Le trésor de guerre des nazis se concentre principalement sur les peintures volées, mais traite aussi de thèmes bien plus vastes comme la perte de biens, la spoliation, la collaboration, la récupération et la restitution. Les sujets abordés incluent la mauvaise fortune des nombreux Juifs qui se sont réfugiés en Belgique, la soif d’art de chefs nazis tels qu’Adolf Hitler et Hermann Göring, la saisie d’entreprises juives, la confiscation des biens des Juifs déportés, ou encore le rôle des firmes de transport. Geert Sels s’est également intéressé à la dynamique du marché de l’art, qui a connu des prix records pendant l’occupation. En effet, une grande partie des œuvres d’art arrivées en Allemagne depuis les pays occupés n’ont pas été volées, mais bien vendues volontairement et, généralement, à prix d’or.
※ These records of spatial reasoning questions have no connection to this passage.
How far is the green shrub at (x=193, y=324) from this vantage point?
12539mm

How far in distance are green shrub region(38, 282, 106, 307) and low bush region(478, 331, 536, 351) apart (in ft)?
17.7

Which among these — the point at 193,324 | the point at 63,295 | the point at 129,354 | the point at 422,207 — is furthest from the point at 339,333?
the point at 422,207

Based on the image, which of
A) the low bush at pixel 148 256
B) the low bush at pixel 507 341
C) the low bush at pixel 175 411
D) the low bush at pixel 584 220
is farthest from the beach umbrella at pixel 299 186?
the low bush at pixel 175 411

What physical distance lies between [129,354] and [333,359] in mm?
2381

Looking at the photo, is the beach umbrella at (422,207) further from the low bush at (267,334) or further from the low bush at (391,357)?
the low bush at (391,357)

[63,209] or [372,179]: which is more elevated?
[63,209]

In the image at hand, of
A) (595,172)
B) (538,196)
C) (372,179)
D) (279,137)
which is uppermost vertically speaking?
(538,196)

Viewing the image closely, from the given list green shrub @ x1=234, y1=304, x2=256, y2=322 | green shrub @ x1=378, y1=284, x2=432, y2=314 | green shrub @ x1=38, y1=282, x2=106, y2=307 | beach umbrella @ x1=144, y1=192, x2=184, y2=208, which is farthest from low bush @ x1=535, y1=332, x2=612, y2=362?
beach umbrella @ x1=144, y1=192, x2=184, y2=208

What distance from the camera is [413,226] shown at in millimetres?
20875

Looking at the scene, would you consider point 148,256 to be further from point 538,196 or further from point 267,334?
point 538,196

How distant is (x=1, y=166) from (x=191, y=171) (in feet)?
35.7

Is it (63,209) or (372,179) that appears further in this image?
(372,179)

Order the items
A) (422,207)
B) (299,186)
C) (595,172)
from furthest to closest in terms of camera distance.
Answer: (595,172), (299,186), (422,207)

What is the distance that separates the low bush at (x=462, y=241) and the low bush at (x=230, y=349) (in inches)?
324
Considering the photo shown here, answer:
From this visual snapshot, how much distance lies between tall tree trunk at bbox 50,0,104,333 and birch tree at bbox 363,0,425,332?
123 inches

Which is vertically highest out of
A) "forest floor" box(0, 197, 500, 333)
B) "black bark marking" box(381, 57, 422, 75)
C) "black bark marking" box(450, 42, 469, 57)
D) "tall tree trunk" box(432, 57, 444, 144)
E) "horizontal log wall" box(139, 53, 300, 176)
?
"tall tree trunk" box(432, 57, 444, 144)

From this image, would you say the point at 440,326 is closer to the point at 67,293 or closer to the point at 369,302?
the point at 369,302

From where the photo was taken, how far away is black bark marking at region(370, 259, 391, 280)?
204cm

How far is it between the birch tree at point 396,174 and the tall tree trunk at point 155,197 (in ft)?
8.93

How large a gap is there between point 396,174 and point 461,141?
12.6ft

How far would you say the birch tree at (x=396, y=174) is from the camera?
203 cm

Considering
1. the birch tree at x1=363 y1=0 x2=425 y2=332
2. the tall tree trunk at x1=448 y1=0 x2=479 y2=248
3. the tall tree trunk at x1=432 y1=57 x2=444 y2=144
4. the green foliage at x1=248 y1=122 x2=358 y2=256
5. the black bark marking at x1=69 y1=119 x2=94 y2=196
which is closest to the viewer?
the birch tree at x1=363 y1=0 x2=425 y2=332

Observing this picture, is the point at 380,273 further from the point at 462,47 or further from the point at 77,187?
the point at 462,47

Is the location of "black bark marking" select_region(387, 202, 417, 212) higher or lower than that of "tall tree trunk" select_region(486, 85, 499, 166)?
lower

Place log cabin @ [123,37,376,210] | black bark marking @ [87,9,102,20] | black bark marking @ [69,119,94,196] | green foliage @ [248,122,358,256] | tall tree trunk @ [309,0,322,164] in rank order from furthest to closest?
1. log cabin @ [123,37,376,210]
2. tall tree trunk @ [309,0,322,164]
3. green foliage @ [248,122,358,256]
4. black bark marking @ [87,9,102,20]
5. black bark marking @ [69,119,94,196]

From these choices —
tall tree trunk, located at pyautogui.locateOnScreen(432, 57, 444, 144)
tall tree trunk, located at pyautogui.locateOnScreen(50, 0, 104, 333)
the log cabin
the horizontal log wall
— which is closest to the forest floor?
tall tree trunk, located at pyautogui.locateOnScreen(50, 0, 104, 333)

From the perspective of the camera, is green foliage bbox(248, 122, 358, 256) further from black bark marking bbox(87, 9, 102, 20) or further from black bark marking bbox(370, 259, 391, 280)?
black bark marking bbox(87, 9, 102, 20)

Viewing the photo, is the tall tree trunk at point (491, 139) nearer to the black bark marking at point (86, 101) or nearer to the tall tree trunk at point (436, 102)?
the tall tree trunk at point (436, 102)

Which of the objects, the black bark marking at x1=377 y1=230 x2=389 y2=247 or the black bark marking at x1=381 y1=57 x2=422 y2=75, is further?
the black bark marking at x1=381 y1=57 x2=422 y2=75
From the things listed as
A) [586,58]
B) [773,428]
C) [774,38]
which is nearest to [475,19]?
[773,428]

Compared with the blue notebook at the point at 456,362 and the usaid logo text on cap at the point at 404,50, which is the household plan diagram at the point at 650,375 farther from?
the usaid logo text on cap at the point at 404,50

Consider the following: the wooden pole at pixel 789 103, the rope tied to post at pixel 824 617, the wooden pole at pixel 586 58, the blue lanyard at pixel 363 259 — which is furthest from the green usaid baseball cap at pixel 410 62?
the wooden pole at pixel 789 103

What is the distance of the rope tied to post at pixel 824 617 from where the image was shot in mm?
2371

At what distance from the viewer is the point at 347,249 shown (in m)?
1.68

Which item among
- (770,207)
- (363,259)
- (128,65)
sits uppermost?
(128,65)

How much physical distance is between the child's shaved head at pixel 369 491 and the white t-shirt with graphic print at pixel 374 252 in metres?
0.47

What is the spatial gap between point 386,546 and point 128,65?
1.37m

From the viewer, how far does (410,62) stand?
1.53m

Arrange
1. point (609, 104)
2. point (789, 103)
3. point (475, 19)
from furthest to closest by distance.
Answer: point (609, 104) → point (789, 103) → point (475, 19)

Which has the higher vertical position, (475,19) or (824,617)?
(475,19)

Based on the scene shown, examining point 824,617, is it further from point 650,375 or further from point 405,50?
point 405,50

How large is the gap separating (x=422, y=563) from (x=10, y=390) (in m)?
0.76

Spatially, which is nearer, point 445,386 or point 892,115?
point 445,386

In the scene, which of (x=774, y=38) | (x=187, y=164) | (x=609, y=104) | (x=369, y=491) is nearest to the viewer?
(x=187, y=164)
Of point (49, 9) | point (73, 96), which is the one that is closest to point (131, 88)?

L’un des points forts du livre de Geert Sels est que le journaliste y présente d’emblée le contexte international de ce problème de spoliation et de restitution. Les Juifs ont commencé à fuir l’Allemagne après la montée au pouvoir de Hitler, en 1933. Alors qu’environ 85% des citoyens juifs des Pays-Bas y étaient établis depuis plusieurs générations, la Belgique s’est retrouvée avec une population juive composée à 90% d’immigrants et de réfugiés. Le trésor de guerre des nazis s’ouvre sur ce «cortège où se [mêlaient] la crainte et l’espoir», et met ensuite en lumière toute la précarité de ces réfugiés avant, pendant et après les années d’occupation. Perdus et, bien souvent, désespéré, bon nombre d’entre eux ont vendu leurs œuvres d’art pour payer le passage vers leur terre d’accueil, pouvoir s’y installer et assurer leur subsistance.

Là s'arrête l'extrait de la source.